Last week, officials from the California Institute for Regenerative Medicine defended proposals for reducing potential conflicts of interest within the agency, U-T San Diego reports (Fikes, U-T San Diego, 3/9).
In 2004, California voters approved Proposition 71, which created CIRM. The agency was launched to advance development of stem cell-based disease treatments.
Prop. 71 required that CIRM's oversight board -- the Independent Citizens' Oversight Committee -- be composed mostly of representatives from:
- Biotechnology companies;
- Patient advocacy groups; and
- Research centers.
Since 2004, CIRM has allocated about $1.7 billion to 68 institutions to support advances in stem cell research and regenerative medicine.
In December 2012, IOM released a report stating that CIRM's original structure was useful for launching the initiative, but its overly centralized nature now makes it vulnerable to conflicts of interest.

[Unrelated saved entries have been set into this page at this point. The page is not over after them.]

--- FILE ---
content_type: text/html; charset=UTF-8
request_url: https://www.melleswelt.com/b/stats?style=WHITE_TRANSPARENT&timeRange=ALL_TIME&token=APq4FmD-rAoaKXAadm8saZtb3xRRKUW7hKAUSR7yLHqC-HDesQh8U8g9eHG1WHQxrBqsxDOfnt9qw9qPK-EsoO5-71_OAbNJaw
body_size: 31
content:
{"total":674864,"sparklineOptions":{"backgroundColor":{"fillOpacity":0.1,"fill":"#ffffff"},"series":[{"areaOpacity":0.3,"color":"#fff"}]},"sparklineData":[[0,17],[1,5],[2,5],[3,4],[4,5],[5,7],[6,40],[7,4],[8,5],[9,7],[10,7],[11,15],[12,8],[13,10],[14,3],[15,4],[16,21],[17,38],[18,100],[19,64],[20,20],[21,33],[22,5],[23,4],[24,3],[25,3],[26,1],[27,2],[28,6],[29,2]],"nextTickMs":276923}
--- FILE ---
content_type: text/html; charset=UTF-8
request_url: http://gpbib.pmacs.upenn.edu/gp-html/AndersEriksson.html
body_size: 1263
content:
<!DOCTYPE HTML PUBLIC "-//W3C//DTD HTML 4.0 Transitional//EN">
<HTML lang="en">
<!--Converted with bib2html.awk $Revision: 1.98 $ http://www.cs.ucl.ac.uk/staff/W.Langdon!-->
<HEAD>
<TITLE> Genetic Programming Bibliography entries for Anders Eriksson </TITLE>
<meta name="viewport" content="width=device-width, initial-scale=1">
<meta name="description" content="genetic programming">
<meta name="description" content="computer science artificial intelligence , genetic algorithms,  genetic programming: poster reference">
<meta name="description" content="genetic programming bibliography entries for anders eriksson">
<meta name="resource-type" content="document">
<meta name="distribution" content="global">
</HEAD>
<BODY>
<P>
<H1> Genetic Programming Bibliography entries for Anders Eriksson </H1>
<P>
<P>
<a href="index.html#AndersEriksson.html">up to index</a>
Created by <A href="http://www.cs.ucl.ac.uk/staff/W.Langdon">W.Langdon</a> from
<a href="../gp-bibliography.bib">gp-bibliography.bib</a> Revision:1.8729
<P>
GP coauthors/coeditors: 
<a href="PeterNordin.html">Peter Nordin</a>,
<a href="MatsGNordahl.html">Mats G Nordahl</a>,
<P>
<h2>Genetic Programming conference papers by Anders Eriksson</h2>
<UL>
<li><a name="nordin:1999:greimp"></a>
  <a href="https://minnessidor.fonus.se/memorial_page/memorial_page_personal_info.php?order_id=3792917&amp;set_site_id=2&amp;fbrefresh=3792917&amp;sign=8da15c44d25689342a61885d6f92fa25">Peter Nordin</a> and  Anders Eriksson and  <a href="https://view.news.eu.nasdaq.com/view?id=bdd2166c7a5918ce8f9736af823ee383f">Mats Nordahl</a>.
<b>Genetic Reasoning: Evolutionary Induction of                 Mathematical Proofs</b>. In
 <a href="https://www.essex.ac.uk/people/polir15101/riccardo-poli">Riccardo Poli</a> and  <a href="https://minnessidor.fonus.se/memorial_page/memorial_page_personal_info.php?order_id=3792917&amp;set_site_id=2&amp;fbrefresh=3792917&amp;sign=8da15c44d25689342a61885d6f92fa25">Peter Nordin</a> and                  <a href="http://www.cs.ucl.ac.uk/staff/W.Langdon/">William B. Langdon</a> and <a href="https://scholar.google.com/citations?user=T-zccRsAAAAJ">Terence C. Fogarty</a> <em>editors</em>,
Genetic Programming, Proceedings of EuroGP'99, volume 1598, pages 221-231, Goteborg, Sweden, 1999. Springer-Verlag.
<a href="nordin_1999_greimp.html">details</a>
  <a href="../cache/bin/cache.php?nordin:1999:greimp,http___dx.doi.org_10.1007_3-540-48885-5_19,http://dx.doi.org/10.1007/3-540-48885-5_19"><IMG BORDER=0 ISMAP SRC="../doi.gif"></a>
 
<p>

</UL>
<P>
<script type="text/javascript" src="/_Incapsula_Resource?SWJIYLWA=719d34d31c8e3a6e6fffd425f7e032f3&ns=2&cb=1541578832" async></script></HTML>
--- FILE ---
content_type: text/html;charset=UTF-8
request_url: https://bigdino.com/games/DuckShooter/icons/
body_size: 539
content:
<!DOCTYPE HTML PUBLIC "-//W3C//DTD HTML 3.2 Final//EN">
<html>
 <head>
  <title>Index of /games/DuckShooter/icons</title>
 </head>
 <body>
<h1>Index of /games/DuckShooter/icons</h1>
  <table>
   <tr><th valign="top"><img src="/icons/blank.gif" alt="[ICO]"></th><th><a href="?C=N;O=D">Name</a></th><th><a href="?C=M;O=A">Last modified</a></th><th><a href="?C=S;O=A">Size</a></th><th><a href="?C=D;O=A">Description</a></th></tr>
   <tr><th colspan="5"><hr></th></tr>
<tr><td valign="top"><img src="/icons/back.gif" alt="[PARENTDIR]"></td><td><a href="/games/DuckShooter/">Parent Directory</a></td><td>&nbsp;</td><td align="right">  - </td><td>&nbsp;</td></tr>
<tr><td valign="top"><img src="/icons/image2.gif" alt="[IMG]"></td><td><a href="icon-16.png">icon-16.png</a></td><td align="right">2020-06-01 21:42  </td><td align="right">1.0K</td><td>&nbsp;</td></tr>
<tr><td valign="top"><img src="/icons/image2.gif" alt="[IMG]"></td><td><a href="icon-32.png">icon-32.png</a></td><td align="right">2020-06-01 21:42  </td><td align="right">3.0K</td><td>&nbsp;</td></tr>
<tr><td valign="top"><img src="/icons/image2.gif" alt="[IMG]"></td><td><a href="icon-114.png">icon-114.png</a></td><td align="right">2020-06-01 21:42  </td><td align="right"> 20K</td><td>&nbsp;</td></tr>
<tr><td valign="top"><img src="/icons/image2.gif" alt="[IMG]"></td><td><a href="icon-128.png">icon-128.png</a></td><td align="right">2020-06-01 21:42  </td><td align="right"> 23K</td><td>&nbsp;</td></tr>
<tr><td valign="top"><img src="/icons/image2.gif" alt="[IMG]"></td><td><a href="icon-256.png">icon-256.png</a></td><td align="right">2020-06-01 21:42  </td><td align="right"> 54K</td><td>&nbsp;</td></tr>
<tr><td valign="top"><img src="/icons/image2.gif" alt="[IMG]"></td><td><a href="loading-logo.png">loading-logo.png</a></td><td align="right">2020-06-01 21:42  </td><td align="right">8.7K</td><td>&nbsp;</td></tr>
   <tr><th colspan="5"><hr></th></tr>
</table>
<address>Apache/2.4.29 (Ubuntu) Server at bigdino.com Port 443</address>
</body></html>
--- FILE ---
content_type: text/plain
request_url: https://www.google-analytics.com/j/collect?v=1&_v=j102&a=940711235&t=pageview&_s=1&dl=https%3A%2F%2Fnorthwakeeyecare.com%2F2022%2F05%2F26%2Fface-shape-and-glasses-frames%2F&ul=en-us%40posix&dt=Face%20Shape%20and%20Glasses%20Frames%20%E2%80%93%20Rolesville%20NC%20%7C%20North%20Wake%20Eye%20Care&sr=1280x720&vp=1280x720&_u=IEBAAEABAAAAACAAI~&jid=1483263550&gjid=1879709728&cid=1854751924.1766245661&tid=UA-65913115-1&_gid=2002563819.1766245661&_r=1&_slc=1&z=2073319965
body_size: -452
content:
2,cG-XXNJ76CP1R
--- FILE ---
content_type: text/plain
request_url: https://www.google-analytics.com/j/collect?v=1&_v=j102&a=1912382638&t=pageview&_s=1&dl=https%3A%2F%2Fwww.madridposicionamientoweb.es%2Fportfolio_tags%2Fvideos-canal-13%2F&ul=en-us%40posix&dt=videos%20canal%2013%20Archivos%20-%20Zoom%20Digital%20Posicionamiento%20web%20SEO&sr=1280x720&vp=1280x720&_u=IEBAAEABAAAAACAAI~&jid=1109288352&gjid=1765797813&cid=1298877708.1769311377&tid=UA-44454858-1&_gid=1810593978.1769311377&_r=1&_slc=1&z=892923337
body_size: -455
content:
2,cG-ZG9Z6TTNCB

IOM said "far too many" CIRM board members are from organizations that could benefit from the research funds that the agency distributes, and therefore, CIRM should be restructured.
Details of CIRM's Proposed Guidelines
In January, CIRM proposed guidelines to reduce potential conflicts of interest.
The proposed guidelines call for:
- Voluntary abstention from voting on grants for the 13 members of the 29-member oversight committee who represent CIRM-funded research institutions;
- Restrictions on appeals made directly to the oversight committee by those denied funding; and
- More participation from biomedical companies to speed the transfer of research to clinical use.
CIRM said that it will decide this month whether to formally adopt the proposals.
Harold Shapiro -- chair of the IOM committee that evaluated the agency -- said that the proposed guidelines fall short of IOM recommendations (California Healthline, 2/1).
Comments From CIRM, Others
At a meeting with U-T San Diego's editorial board, Jonathan Thomas -- CIRM chair -- said the proposed guidelines are the fastest way to address potential conflicts of interest at the agency because they can be implemented by CIRM's oversight committee on its own authority.
Thomas said that efforts to make changes through legislative action would take much longer.
In addition, Thomas and Larry Goldstein -- a CIRM-funded UC-San Diego stem cell researcher -- called on the media to focus on the scientific results of research funded by CIRM, which they said is truer measure of the agency's performance than potential conflicts of interest.
Chris Reed -- an editorial writer for U-T San Diego -- responded that the public has a legitimate interest in problems within the organization's structure when public money is being spent (U-T San Diego, 3/9).